Derrière moi
la voix du petit garçon :
« Oh ! C’est beau ! C’est beau !
On a changé de ciel ! »
C’est vrai.
Traversant l’épaisseur
l’avion a vacillé.
Par le hublot maintenant
le jour s’est levé.
Du bleu du jaune du rouge
et dessous
une mer de nuages ronds.
« C’est beau ! C’est beau ! »
– il répète sans arrêt.
Cela se voit.
Cela se dit.
Cela se vit.
On est passé de l’autre côté.
C’est concret
c’est abstrait.
Et c’est la poésie.
François de Cornière
Quelque chose de ce qui se passe, Le Castor Astral, 168 p., 14 €.
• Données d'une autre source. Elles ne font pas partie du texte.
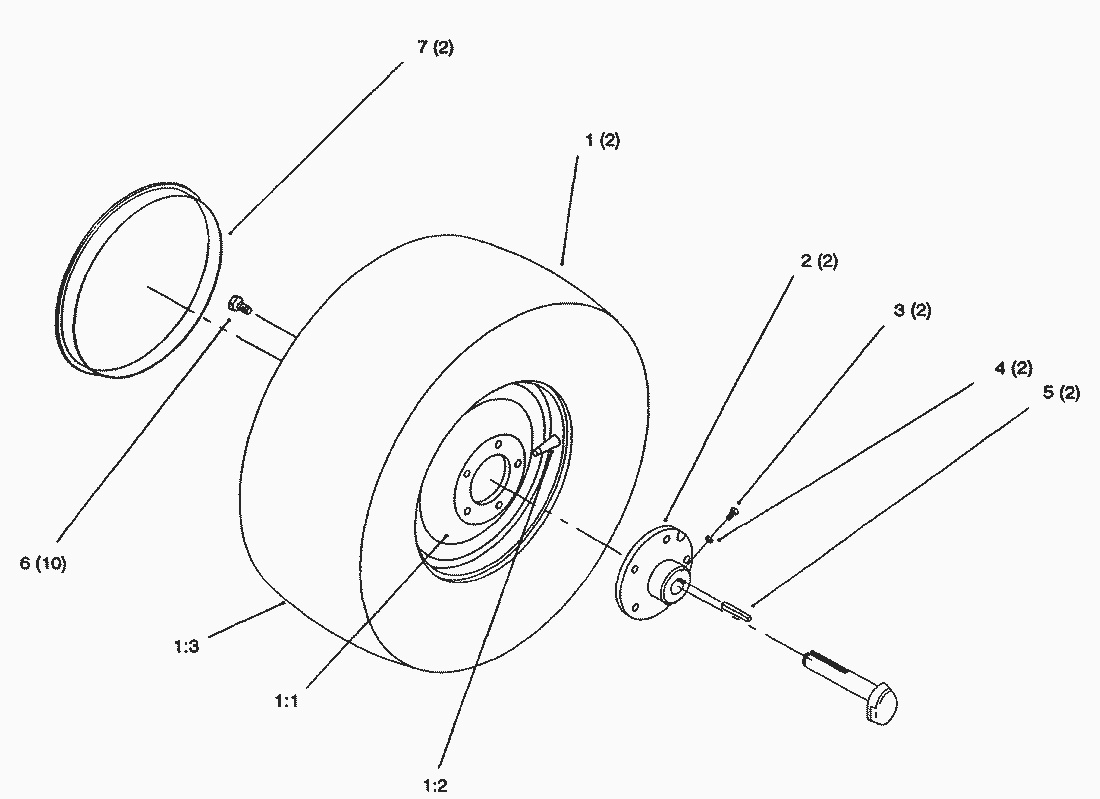 7 (2)

1 (2)

2 (2)

3 (2)

4 (2)

5 (2)

6 (10)

1:3

1:1

1:2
Écoutez ce poème (lecture Stéphane Bataillon) :
C’est une poésie ouverte, tracée à l’heure du café, lorsque la lumière de la côte Atlantique, où François de Cornière vit depuis dix ans, vient se refléter dans les fenêtres. Une poésie qui regarde passer l’époque et emprunte des bribes de monde pour s’élaborer sans hâte : un livre de Julien Gracq, un CD de Dire Straits, une scène des 400 coups regardée en replay, des citations saisies au vol à la radio. Mais aussi le parfum des saisons, la plage qui tente de faire oublier les soucis quotidiens et permettre le poème. Cet acte d’écriture dont l’auteur nous donne les conditions de sa création, au fil d’une vie presque comme les autres si ce n’était, justement, le surgissement de ce besoin d’écrire pour « Attraper ce qui fuit » et offrir ces instants en chaleureux cadeau. La poésie de François de Cornière fait du bien, comme une soirée passée avec un vieil ami, sans besoin, enfin, de porter un masque.